The solution, according to Dr. Lembke, is to avoid pleasure and actively seek out challenging, uncomfortable situations. So for instance, this could mean a personal limit on purchasing based on time (3 per year) or based on value (100k per year)… it could mean setting incredibly tough challenges such as finding a black dial Patek Amagnetic, or a birth-year mint-condition vintage Rolex with some quirk like a tropical dial or a particular serial number … basically, introduce something which makes you enjoy the process a bit more, and also ensures you take more time to enjoy the purchases you do make along the way. Give your brain a chance to shed the gremlins on the pain side of the balance, which will allow you to better experience the pleasure when it does eventually come.

Granted, the problem in the watch game today, is opportunities come up thick and fast, and the time available to make decisions is rather unfavourable… we feel pressure to jump on every bandwagon that passes by, for fear of missing out. Many brands are now creating limited editions and launching special collaborations with regional retailers, or local watch collecting groups… everyone is seeking extreme exclusivity… its tough to hold fire. I get it. The key thing you ought to ask yourself is, how much is enough?
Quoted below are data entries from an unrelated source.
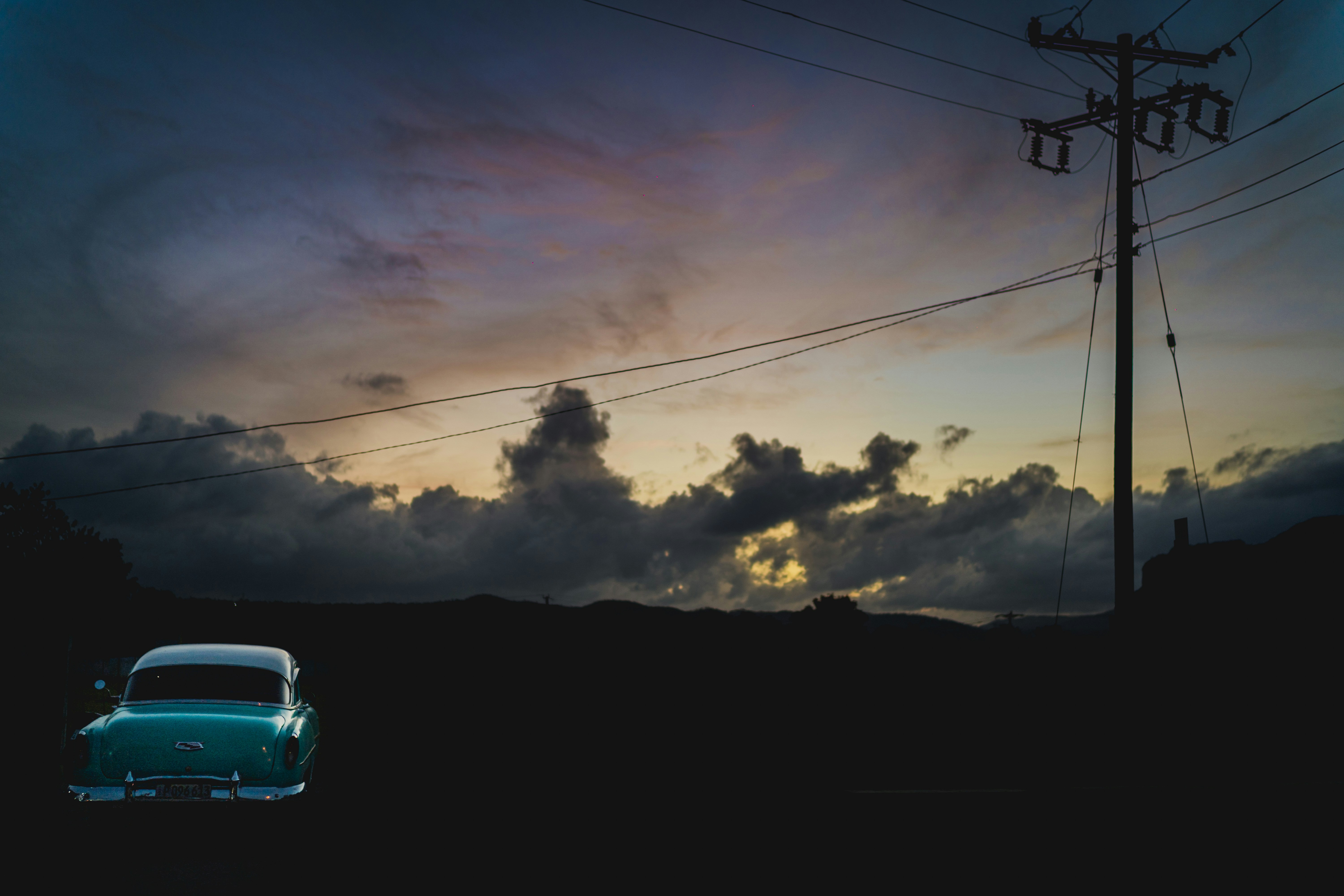 white car on road under cloudy sky
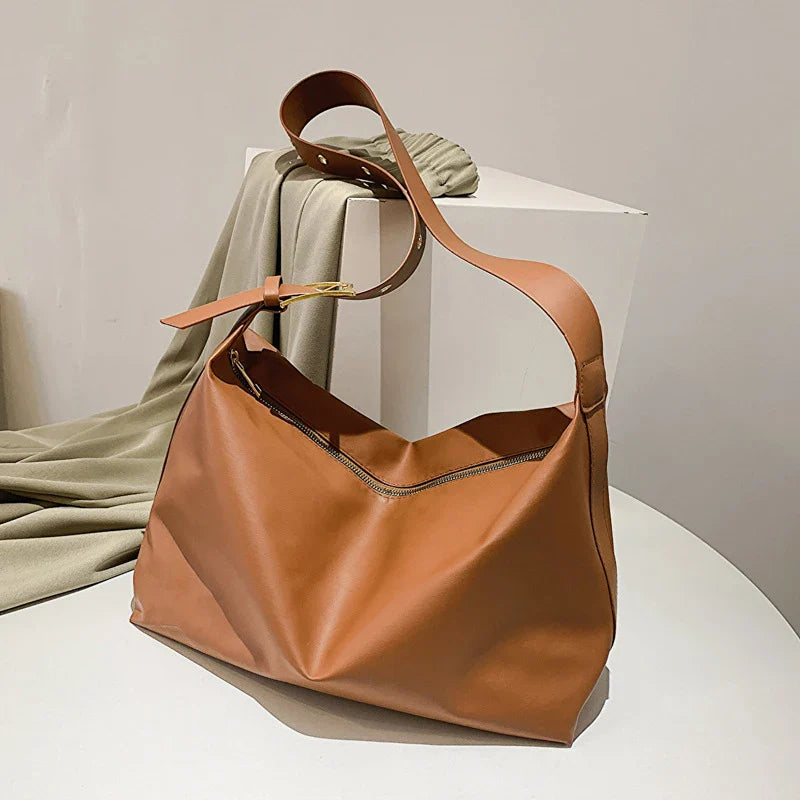 Modern women's slouchy tote bag with a long shoulder strap, an ideal everyday fashion statement.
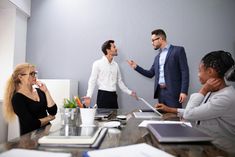 a group of people sitting around a table talking to each other in an office setting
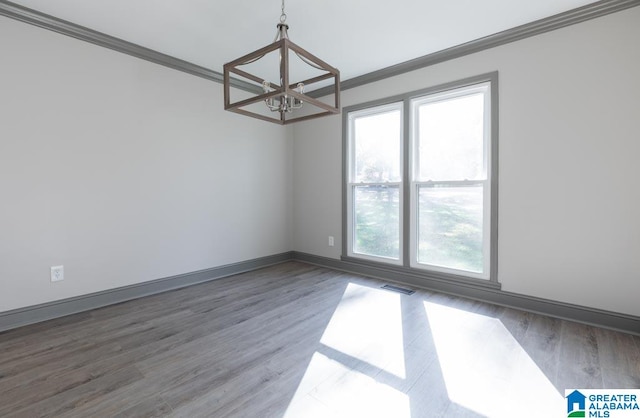 spare room with dark hardwood / wood-style floors, an inviting chandelier, and crown molding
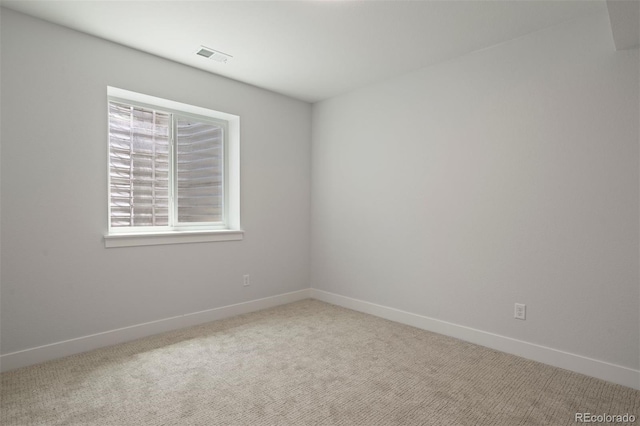 spare room featuring baseboards, visible vents, and carpet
You can never have enough -and you will never have it all. Even the wealthiest and most connected collectors will have at least one elusive grail they can’t seem to land… the key here, is to maintain your sanity and collect in a sustainable way, so you can continue to enjoy the hobby in good (mental) health. If you think back to the time you weren’t a collector… this might be 20-50 years ago… what was available back then, which you could have got for a fraction of what those pieces are worth today? Do you dwell on these things? I would hope not… and so, in the same way that you missed out on certain pieces back then, you might be worried about missing out on pieces today too… to that I say: so what! Every year will have its own ‘hottest release of the year’ – and some years might be better than others, but on balance, you don’t need to have it all. Just focus on enjoying what you do have, and finding time to enjoy each new acquisition in a way that it deserves.